Stir in the water, and when everything looks craggy and lumpy, stir in the salt.
Mix in the oil.
Using your hands gather everything together into a ball of dough.
Knead the dough for 100 presses in the bowl or on a work surface, without adding flour
Cover the dough bowl with a large upturned bowl and leave it in a warm place, for the dough to double in size, which will take about an hour.
Rub some oil around the inside of a 1kg/2lb bread tin.
Press down the dough, add the walnuts and knead the dough for 50 presses.
Shape the dough and put it into your prepared tin.
Invert an upturned bowl over the tin and leave it to rise in a warm place for 40 minutes.
Pre-heat the oven.
Remove the upturned bowl and bake the bread for 45-50 minutes. You will know it’s done when the bottom sounds hollow when tapped.

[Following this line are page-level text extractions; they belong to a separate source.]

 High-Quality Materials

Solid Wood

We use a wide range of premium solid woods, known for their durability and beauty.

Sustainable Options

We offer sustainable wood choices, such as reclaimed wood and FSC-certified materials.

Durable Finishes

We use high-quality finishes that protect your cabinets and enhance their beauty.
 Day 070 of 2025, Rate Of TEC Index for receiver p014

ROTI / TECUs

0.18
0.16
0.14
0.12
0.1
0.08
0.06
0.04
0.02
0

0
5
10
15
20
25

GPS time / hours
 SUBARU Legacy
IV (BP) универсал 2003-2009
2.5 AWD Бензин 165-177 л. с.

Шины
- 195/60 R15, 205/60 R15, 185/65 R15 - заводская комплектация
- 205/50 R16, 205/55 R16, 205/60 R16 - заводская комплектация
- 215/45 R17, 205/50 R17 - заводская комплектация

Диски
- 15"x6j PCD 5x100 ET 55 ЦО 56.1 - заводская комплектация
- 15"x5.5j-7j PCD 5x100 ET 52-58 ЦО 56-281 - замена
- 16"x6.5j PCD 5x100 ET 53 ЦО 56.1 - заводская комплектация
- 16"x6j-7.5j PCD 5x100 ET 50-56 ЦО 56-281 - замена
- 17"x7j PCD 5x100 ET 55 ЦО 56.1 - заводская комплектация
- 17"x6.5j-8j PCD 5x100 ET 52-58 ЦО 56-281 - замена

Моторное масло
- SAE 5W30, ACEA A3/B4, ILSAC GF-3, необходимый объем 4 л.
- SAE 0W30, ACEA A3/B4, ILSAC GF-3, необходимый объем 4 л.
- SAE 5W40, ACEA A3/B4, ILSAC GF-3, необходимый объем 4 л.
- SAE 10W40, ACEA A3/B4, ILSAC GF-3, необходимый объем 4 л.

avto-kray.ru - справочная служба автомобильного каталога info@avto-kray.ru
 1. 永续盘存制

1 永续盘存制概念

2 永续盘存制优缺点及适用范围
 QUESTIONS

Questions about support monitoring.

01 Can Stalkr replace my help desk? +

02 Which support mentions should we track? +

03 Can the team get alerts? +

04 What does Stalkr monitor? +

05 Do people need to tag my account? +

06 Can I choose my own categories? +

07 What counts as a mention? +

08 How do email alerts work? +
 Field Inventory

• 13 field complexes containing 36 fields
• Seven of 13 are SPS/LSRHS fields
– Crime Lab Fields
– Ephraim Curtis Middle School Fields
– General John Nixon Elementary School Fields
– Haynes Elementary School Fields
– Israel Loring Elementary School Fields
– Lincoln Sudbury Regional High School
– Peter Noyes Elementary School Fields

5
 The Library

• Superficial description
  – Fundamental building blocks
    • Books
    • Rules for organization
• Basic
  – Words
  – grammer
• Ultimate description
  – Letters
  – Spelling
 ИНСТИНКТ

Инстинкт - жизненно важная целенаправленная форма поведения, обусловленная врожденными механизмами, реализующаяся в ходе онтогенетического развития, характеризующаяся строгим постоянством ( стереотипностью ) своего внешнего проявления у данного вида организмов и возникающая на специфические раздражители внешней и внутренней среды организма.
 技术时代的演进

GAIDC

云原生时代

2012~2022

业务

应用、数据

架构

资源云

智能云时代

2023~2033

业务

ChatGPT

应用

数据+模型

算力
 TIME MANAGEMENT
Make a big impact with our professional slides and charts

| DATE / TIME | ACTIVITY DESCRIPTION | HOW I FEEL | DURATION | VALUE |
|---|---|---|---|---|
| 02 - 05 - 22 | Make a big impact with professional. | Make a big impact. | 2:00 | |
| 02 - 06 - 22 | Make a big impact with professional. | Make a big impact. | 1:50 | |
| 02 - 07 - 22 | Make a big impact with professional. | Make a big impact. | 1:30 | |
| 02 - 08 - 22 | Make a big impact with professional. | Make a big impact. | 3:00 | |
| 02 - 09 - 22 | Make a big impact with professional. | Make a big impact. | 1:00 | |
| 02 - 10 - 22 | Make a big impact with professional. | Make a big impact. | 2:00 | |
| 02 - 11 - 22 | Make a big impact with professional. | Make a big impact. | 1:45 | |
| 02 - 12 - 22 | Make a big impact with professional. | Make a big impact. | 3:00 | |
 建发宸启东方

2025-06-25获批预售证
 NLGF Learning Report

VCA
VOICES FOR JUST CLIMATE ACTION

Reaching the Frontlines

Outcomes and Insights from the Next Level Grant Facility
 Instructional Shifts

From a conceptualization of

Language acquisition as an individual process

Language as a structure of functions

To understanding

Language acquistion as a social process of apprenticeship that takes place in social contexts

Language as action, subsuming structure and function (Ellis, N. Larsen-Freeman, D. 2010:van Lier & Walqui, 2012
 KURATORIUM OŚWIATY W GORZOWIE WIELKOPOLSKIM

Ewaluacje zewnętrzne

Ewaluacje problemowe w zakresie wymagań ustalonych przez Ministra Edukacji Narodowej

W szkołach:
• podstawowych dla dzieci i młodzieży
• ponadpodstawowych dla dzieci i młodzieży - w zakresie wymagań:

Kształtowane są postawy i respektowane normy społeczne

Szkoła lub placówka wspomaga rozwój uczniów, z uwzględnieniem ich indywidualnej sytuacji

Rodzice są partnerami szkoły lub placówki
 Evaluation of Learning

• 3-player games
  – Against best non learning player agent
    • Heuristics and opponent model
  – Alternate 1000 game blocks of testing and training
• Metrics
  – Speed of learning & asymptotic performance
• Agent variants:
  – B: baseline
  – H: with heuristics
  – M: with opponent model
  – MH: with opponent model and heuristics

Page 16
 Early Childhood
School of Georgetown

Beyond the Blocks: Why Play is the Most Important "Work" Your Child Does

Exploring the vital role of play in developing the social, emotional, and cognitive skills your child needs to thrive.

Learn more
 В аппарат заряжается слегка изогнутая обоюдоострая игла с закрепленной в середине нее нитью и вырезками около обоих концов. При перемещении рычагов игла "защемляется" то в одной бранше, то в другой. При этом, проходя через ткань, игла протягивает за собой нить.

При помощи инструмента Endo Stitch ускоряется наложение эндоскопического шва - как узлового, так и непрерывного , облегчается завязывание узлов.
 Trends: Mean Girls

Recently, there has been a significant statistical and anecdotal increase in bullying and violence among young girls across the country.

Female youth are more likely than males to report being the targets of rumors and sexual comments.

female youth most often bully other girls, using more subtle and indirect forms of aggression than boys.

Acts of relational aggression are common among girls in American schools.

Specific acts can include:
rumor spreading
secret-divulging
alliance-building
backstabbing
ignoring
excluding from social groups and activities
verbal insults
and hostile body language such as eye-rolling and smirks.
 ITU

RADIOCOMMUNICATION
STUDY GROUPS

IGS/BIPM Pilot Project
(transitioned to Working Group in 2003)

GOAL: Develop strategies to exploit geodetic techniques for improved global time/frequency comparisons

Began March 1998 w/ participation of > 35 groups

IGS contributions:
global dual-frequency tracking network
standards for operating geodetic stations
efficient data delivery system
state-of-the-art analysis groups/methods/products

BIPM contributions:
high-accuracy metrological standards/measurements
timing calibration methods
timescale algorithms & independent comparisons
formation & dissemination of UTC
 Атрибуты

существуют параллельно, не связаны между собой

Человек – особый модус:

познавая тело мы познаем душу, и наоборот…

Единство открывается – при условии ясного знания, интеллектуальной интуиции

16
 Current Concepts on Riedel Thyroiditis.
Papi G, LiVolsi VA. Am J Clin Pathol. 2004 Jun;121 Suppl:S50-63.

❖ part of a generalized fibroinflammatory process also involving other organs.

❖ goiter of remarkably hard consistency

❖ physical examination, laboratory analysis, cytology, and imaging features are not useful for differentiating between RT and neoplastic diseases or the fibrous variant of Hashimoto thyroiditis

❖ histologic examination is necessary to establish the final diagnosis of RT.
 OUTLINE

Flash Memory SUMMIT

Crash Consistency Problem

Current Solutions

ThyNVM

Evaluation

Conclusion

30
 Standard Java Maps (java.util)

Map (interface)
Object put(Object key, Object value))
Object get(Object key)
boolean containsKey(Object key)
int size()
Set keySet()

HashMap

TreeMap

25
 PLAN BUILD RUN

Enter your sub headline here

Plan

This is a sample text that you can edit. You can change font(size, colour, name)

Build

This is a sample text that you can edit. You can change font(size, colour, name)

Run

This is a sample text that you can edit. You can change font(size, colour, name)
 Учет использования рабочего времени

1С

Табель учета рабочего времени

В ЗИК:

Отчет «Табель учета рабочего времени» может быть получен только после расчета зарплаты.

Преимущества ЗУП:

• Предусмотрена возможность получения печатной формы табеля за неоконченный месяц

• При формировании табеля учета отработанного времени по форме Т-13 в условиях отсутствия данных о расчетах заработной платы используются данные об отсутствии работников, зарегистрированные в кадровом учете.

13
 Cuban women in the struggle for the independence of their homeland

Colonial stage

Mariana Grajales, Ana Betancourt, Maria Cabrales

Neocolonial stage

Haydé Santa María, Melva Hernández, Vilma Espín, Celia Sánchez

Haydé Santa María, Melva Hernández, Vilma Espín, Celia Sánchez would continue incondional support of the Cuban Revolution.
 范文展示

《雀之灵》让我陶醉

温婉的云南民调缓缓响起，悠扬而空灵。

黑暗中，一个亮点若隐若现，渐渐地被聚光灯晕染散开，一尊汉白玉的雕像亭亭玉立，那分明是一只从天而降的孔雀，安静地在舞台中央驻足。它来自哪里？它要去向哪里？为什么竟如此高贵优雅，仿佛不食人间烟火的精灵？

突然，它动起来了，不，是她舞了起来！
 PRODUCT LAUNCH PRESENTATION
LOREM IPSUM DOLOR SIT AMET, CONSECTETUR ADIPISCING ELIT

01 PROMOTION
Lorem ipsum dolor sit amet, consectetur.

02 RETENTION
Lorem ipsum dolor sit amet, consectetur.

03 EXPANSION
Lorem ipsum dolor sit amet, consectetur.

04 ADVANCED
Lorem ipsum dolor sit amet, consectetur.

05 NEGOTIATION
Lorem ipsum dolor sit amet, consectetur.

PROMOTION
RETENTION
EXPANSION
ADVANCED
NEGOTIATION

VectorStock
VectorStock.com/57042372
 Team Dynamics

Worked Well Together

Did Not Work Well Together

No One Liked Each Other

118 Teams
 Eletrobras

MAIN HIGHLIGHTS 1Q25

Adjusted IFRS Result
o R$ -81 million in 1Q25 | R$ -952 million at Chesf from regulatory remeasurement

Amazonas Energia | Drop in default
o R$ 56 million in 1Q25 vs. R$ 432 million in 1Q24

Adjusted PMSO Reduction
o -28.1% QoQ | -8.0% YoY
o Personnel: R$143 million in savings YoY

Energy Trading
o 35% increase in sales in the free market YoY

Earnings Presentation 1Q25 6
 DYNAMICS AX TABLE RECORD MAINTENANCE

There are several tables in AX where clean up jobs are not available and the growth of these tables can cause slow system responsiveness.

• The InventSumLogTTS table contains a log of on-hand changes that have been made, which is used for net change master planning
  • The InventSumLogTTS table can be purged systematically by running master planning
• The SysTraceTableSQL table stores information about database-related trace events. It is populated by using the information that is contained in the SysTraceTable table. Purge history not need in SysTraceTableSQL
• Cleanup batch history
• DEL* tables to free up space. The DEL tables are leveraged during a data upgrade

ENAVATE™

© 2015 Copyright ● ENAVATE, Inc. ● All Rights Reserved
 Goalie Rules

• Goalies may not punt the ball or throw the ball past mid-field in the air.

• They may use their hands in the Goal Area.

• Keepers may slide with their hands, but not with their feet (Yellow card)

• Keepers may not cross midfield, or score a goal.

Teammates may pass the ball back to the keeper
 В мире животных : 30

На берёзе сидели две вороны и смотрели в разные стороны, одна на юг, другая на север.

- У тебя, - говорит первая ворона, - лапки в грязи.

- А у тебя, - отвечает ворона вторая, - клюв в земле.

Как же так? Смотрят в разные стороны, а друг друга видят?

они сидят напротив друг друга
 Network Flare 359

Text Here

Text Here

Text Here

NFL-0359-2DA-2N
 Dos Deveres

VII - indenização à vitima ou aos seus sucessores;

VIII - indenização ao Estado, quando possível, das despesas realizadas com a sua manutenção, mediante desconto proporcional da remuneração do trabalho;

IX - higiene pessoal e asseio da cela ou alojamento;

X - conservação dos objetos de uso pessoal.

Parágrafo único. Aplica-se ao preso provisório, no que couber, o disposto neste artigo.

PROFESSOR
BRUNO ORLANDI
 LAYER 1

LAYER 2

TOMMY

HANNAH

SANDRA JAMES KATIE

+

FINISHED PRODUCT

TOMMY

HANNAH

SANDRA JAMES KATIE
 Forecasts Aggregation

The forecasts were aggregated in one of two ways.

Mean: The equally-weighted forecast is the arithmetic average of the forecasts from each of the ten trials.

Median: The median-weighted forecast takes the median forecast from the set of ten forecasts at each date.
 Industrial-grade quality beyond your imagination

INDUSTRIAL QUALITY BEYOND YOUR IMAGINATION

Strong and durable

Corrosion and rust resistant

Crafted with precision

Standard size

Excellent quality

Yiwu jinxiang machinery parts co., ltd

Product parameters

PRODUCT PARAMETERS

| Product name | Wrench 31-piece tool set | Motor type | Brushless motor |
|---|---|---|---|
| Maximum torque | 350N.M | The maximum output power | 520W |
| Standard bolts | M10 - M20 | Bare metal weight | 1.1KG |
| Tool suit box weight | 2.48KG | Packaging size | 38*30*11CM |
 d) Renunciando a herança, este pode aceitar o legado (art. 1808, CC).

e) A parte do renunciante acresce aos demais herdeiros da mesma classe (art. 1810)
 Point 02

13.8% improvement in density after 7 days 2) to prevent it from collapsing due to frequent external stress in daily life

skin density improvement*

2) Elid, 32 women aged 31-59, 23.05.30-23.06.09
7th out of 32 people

Leave the bread to cool on a wire rack.
1kg/2lb bread tin and mixing bowls
220˚C, Fan 200˚C, 425˚F, Gas 7
My first attempt at making bread during lockdown. It turned out very well and I was so pleased with myself. I used the full amount of walnuts - I love them! Delicious to eat and makes fantastic bread. Will most definitely be making it again!
By Karen Linfield
19 May 2020
The finished loaf hadn’t risen as much as in the photograph and maybe was a bit too dense But then I’m a novice baker. Maybe proving the dough in the fridge overnight wasn’t the thing to do. Apart from that the bread was tasty and I will definitely give it another try.
By Adrian M.
14 May 2020
Absolutely delicious, although I use 100g walnuts which is plenty. Prepare for lock down weight-gain with this recipe!